CONVERSIO MORAE: The second important dimension of being a Lay Cistercian is a conscious awareness that each day is the opportunity to be open to the manifest ability of God’s presence through knowledge (Father), love (Son), and service (Holy Spirit). Seeking God daily without regard to what comes my way is a liberating experience. I don’t have TO DO anything out of the ordinary. In this sense, nature’s natural equilibrium, the mind’s tendency to be busy or do something meaningful, comes into contact with the spiritual univerer’s abandonment, in itself a unique kind of equilibrium.
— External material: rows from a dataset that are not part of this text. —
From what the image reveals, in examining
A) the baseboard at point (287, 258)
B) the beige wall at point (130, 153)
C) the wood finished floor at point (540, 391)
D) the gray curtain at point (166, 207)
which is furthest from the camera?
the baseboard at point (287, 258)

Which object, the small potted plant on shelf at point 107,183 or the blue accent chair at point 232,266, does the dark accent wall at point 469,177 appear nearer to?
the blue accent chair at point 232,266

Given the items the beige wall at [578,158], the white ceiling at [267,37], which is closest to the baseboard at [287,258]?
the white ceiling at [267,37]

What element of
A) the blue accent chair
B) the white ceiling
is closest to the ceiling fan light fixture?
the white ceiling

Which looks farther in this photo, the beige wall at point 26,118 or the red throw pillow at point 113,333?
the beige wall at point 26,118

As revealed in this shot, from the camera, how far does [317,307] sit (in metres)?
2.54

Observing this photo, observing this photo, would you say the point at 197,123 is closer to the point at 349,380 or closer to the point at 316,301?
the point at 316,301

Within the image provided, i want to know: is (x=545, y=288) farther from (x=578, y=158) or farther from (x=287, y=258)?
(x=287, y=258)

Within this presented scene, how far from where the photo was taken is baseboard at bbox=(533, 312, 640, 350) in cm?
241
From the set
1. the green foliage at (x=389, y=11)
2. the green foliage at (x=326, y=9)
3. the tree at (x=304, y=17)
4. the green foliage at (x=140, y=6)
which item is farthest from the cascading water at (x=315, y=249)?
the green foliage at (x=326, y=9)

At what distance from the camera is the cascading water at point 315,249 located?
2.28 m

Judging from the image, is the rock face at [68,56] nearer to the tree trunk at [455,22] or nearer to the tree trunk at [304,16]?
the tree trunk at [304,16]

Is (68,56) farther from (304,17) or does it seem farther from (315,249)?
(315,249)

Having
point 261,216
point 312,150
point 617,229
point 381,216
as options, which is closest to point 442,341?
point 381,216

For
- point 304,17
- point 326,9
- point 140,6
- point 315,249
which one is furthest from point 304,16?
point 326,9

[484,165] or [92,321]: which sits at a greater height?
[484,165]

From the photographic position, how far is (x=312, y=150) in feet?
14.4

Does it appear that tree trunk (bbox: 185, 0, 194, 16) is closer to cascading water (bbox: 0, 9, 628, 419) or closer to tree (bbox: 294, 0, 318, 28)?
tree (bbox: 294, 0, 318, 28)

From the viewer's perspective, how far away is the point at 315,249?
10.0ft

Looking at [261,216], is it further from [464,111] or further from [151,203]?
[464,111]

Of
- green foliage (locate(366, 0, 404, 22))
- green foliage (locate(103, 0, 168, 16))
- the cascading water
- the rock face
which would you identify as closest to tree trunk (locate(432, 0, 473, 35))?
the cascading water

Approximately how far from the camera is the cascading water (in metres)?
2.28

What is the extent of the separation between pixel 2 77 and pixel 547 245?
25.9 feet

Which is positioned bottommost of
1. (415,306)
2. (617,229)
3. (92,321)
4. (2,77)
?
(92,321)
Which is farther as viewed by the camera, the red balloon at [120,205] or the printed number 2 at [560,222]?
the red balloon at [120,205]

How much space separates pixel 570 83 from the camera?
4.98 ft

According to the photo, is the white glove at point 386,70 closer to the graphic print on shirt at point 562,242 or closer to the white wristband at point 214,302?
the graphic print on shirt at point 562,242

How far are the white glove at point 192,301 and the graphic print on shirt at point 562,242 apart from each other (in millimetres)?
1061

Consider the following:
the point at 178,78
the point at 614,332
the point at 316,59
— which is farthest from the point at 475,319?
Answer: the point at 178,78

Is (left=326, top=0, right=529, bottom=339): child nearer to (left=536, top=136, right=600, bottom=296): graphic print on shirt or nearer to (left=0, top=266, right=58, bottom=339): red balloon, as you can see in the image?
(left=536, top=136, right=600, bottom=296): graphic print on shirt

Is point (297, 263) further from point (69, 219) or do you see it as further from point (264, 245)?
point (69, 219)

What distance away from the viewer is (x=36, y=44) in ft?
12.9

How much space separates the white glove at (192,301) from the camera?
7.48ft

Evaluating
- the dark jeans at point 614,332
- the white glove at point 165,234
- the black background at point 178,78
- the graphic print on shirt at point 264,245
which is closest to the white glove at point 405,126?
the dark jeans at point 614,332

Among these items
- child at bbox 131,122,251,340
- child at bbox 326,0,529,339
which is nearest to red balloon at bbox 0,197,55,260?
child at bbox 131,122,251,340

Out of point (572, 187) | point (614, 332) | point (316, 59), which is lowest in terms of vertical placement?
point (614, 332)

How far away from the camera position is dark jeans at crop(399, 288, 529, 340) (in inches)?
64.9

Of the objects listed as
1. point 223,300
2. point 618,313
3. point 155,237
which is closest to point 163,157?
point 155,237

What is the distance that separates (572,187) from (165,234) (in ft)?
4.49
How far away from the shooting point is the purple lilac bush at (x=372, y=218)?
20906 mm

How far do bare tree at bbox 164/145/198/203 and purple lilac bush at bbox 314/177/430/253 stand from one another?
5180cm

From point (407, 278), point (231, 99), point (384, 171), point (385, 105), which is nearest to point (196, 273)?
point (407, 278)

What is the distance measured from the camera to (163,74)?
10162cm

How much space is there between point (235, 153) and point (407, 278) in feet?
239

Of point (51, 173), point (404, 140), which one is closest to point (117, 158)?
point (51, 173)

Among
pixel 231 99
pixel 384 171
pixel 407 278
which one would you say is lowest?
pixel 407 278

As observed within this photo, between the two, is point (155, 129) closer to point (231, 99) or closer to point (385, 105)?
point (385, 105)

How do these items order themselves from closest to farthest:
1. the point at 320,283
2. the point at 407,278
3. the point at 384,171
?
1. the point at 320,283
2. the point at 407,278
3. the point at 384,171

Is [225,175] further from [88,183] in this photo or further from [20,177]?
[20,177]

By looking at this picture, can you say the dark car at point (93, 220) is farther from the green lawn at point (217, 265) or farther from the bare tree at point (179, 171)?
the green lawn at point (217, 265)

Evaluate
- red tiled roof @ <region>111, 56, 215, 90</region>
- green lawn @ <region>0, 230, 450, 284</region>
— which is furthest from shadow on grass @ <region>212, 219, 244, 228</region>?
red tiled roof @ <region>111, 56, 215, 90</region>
This is the struggle to be spiritual. Baptism is a diversion of the normal equilibrium of the physical world, as well as the mental one. It is not an aberration but one of those steps in Teilhard’s map (he calls it the Christosphere) where human nature by itself cannot lift itself up to the next level of our human evolution, but as adopted sons and daughters of the Father, we are lifted up (Faith) so we can then abandon our wills and our hearts to beat against the heart of Christ. This transformation from merely human to superhuman (not Superman) but now possessing the capability and the capacity to be aware of our awareness of a deeper reality right in front of us each day. Conversio morae is my personal living out whatever comes my way with, as St. Benedict says, “That in all things, God be glorified.”
This dual citizenship (citizen of the world until death) and (citizen of the kingdom of heaven from the moment God accepts us as adopted sons and daughters beyond death), we must live out in such a way that we prepare to live in a place where we are unfamiliar. Christ tells us that the kingdom of heaven on earth is like the kingdom of heaven later on. We must get as close as we can to the heart of Christ that we transition with all the riches we can carry with us (those riches that make it through the “eye of the needle” are God’s riches, not our own). It would be a mistake to wait for heaven without savoring the knowledge, love, and service that God has bestowed on us if we only have the eyes to open to the kingdom of heaven on earth each day. My Lay Cistercian practices, as I use them, help me to be aware of my human heritage, one that is not to live and die (which is good), but to live and die in such a way that I fulfill what my nature intended as created by God’s DNA (which is perfect). This destiny is the equilibrium that God imprinted on the matter and channeled in time toward an ending that is not oblivion but our inheritance as those who are aware of the greatness of what God did through physical nature, animal nature, and life, and our human nature. According to Teilhard de Chardin, this relentless movement is toward an Omega Point, the fulfillment of all matter, time, space, life, humans, and adopted sons and daughters. All I have to do is be aware of it and give praise, honor, and glory to the Father, through, with, and in Christ, by the energy of the Holy Spirit.
Equilibrium means each nature has movement towards complexity, inexorably pulled toward a big white hole (Point Omega) from which nothing escapes but also which is the terminus of the purpose of my personal life and that of my species (wherever it might be).